> [Passage shown]:

--- START ---

Extruder gear on a printer with a Bowden tube

Some manufacturers like direct-drive extruders; many have moved now to some form of Bowden extruder. The main advantage of having the gear right at the extruder is simplicity, though it also means that the motor is being carried around with the hot end. This can in turn mean slower printing and other issues.

A print starts with a 3D CAD, which is turned into a series of commands for the stepper motor and the temperature controls. This process is discussed in detail in Chapters 3 and 7. Once those commands are loaded onto the printer, via cable, SD card, or wireless connection, the printer will first heat up the nozzle and the platform (if it has a heater). Once everything is up to temperature and the printer performs whatever self-checks it is capable of, printing begins.

--- END ---

> [Exercise set]:
a. Sum up the passage on 3D printer extruders and how a print starts in two sentences.
b. Write what comes next in the passage on 3D printer extruders and how a print starts, picking up after its final sentence.
The lines after this passage come from a different source.

> [Information shown]:
--- START ---

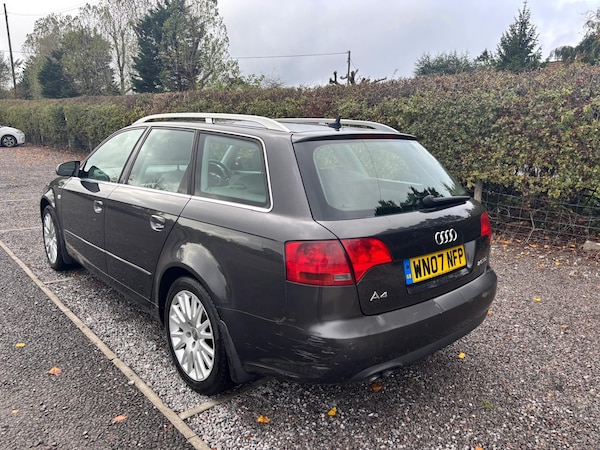 Used Audi A4 2007 for sale - 76320775: Photo 3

--- END ---

> [Written responses]:
a. Some makers prefer direct-drive extruders, which are simple but carry the motor along with the hot end and can mean slower printing, while many others have moved to some form of Bowden extruder. A print begins as a 3D CAD that is turned into commands for the stepper motor and temperature controls; once those are loaded, the printer heats the nozzle and platform, runs whatever self-checks it can, and begins printing.

b.
The first layer of the print has to stick well to the platform. There are various techniques for ensuring this. Some involve software settings (Chapter 3), and others are related to using the correct platform surface for the material you are printing (Chapter 4). Assuming that the print sticks, as a layer builds up, there are areas that do and do not have plastic within one layer. This means that the nozzle will be extruding during some parts of the layer, and not during others.

During the time that the printer is not laying down plastic, the extruder gear will first pull the filament back a bit to relieve pressure in the nozzle. This is called retraction , and getting it right is something of a black art that involves a process of trial and error for particular combinations of printer hardware and filament material. Poor retraction settings can make a print stringy or blobby, like the one in Figure 2-7.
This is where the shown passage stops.